Voici une liste indicative de ses publications :

  • 1834 : note aux comptes-rendus de l’Académie des Sciences sur « l’induction électrostatique »
  • 1835 : note sur un procédé pour amalgamer le zinc des piles de Volta (Annales de Chimie et Physique)
  • 1837 : Recherche sur l’induction exercée par un courant sur lui-même, mémoire qui a obtenu un rapport élogieux de Savary à l’Académie des Sciences (Annales de Chimie et Physique). Notons qu'il existe deux publications antérieures de Joseph Henry sur le même sujet (1832 et 1835)
  • 1838 : Note aux comptes-rendus de l’Académie des Sciences : Expériences de télégraphie par l’intermédiaire des rails et avec substitution des machines électromagnétiques aux piles
  • Mémoire sur l’action déshydratante du chlorure de zinc, son action sur l’alcool pour la production de l’éther et pour l’obtention de divers produits chimiques.
  • Note sur l’absence de propagation de l’électricité dans le vide barométrique.
  • 1839 : publication du cours de Savart au Collège de France.
  • 1841 : Mémoire sur l’élasticité des métaux (Annales de Chimie et Physique).
  • Publication de son Cours de Physique de l’École Centrale.
  • Fameux mémoire sur l’induction (le 23 août avec Breguet fils) où il apparaît comme l’inventeur de la bobine d’induction.
  • 1843 : Note (Société Philomatique, le 11 février) sur l’utilité qu’il y a à métalliser les coussins des machines électrostatiques.
  • Note (Société Philomatique, le 29 juillet) sur les rapports entre les coefficients d’élasticité et les coefficients de dilatation des solides ; il y serait écrit « une même quantité de chaleur produit toujours une même quantité de travail mécanique ». Le mémoire de Robert Mayer sur l’équivalence travail-chaleur date de 1842.
  • 1844 : Deux mémoires de photométrie.
  • Même année et suivantes : il cherche, par ses expériences, à combattre les premières idées de Melloni sur la non identité des radiations calorifiques et lumineuses de même réfrangibilité.
  • 1849 : Note aux comptes-rendus de l’Académie des Sciences : sur les pouvoirs rayonnants des corps.
  • Parallèlement, il s’occupe de perfectionner sa bobine d’induction que Ruhmkorff n’a pas encore prise en mains et se partage entre ses recherches de photométrie, des expériences sur les conditions d’émission de la voix humaine, la construction de boîtes spéciales pour éviter l’échauffement des essieux.
  • 1850 : Note aux comptes-rendus de l’Académie des Sciences (20 mai) de photométrie.
  • Article avec Adolphe Focillon dans la revue de zoologie : Application de l’électricité à l’étude des animaux microscopiques.
  • 1853 : Note aux comptes-rendus de l’Académie des Sciences (6 mai): Études expérimentales sur le mouvement des fluides élastiques.

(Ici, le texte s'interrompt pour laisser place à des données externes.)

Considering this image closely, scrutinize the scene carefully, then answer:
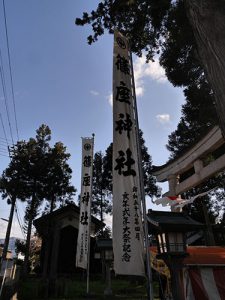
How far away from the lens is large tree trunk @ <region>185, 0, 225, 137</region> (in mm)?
3442

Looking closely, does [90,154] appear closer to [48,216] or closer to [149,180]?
[48,216]

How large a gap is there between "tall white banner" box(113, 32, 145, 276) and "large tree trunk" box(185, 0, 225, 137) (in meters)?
1.70

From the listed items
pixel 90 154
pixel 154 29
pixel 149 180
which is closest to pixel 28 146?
pixel 149 180

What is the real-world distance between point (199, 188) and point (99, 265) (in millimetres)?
10913

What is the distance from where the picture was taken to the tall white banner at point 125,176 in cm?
432

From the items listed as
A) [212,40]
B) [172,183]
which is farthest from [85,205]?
[212,40]

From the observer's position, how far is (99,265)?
23.6 m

Théorie nouvelle des instruments à vent.
  • Mémoire sur les courants induits de divers ordres : couronné par la Société royale de Harlem ; expériences faites avec une bobine construite par Ruhmkorff.
  • 1856 : Mémoire sur la constitution des courants induits de divers ordres (15 décembre).
  • 1857 : La corrélation des propriétés physiques des corps (2 mars)

En conclusion, Antoine Masson, injustement méconnu de nos jours, fut célèbre à son époque ; sa bobine que Ruhmkorff construit depuis 1851 figura à l’exposition de 1855. Elle figura aussi, nous l’avons dit, à l’exposition universelle de 1900. Les électriciens ont fait figurer le portrait de Masson dans le salon du musée rétrospectif de l’exposition d’électricité de 1900, parmi ceux des trente savants français à qui la science et l’industrie électrique doivent le plus.